◆ **Try it**:
Please list every value given to the name parameter when an Agent is created in the code of the knowledge backends page.

◆ **Document segment**:

Knowledge Backends
PraisonAI supports multiple knowledge storage backends through a protocol-driven architecture. This allows you to choose the best backend for your use case while maintaining a consistent API.
Available Backends
| Backend | Description | Best For |
|---|
| mem0 (default) | Long-term memory with semantic search | Multi-user apps, persistent memory |
| chroma | Local vector database | Development, single-user apps |
| internal | Built-in lightweight storage | Simple use cases |
Agent-First Usage
The recommended way to use knowledge is through the Agent API:
from praisonaiagents import Agent
# Create agent with knowledge (uses mem0 by default)
agent = Agent(
name="ResearchAssistant",
instructions="You are a research assistant.",
knowledge=["./documents/"], # Add documents
memory={"user_id": "user123"} , # Required for mem0 backend
)
# Chat automatically retrieves relevant context
response = agent.chat("What are the main findings?")
Scope Identifiers
Knowledge backends support three scope identifiers for multi-tenant isolation:
| Identifier | Purpose | Example |
|---|
user_id | Isolate per user | "user_alice" |
agent_id | Isolate per agent type | "research_agent_v1" |
run_id | Isolate per session | "session_abc123" |
The mem0 backend requires at least one scope identifier. If none is provided, operations will fail with a ScopeRequiredError.
Example with Scope
from praisonaiagents import Agent
# User-scoped knowledge
agent = Agent(
name="PersonalAssistant",
instructions="You are a personal assistant.",
knowledge=["./user_docs/"],
memory={"user_id": "alice"} , # Knowledge scoped to Alice
)
# Agent-scoped knowledge (shared across users)
shared_agent = Agent(
name="CompanyBot",
instructions="You answer company policy questions.",
knowledge=["./policies/"],
agent_id="company_bot_v1", # Shared knowledge
)
Combining Multiple Scopes
Combine user_id, agent_id, and run_id to isolate knowledge down to a specific session for a specific agent and user.
from praisonaiagents import Agent
agent = Agent(
name="SupportBot",
instructions="Answer using the customer's session history.",
knowledge=["./support_docs/"],
user_id="customer_42",
agent_id="support_bot_v1",
run_id="session_2026_05_30",
)
agent.start("What did we discuss about my refund?")
You can also use the direct API for more control:
results = knowledge.search(
"refund discussion",
user_id="customer_42",
agent_id="support_bot_v1",
run_id="session_2026_05_30",
)

Data excerpts:
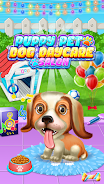 Cute Puppy Daycare & Dress up Captura de pantalla 0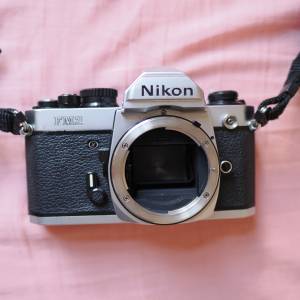 Nikon fm2n fm2 蜂巢快門簾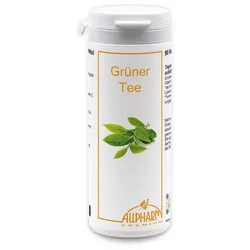 GRÜNER TEE Kapseln 90 St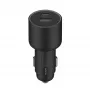 Xiaomi 43907 cargador para dispositivos móviles universal negro mechero de coche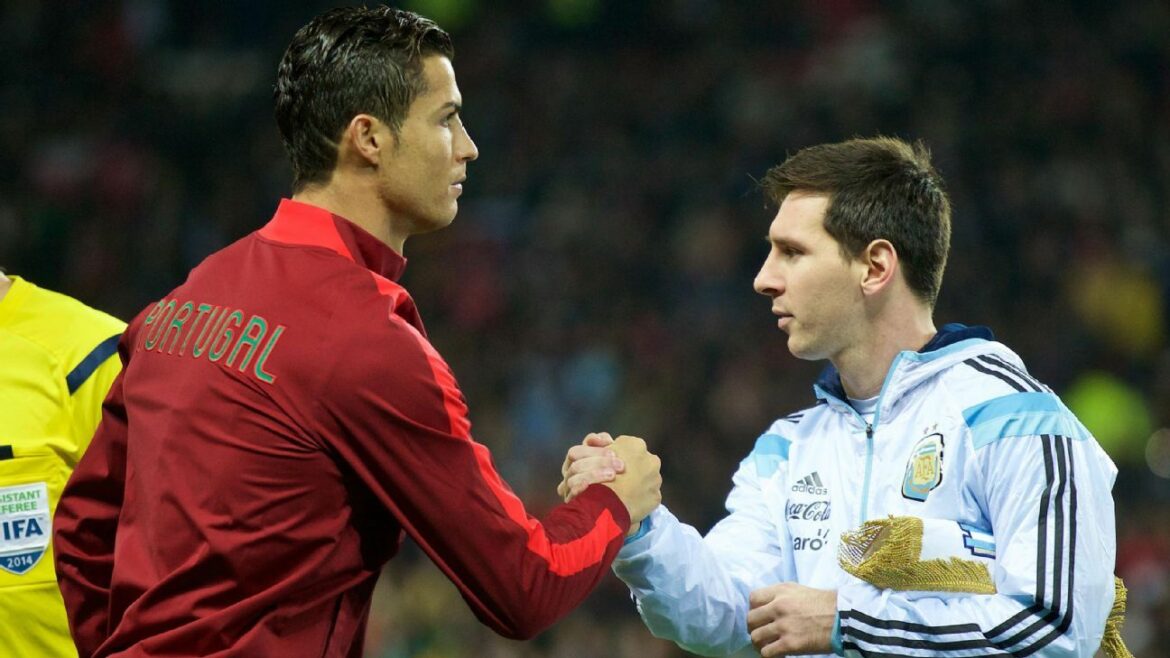 Cristiano Ronaldo lesionado, ¡se perderá el duelo con Messi!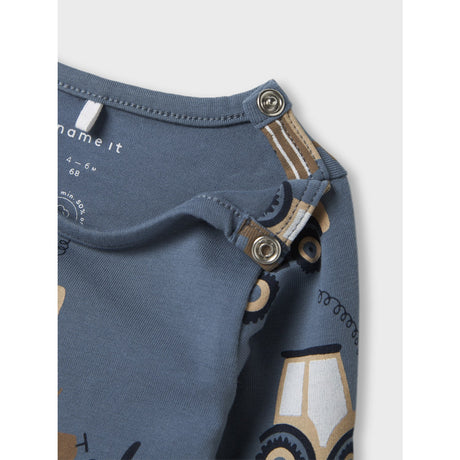 Name It Blue Mirage Jamen Body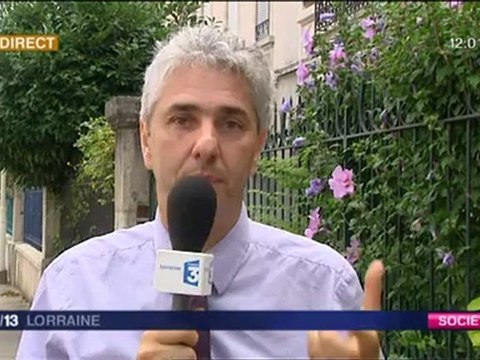 F3L-20120821-midi Méga panne d'électricité à Vandoeuvre, Stéphane Hablot internelle la C.U.G.N.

◆ **Response**:
ResearchAssistant, PersonalAssistant, CompanyBot, SupportBot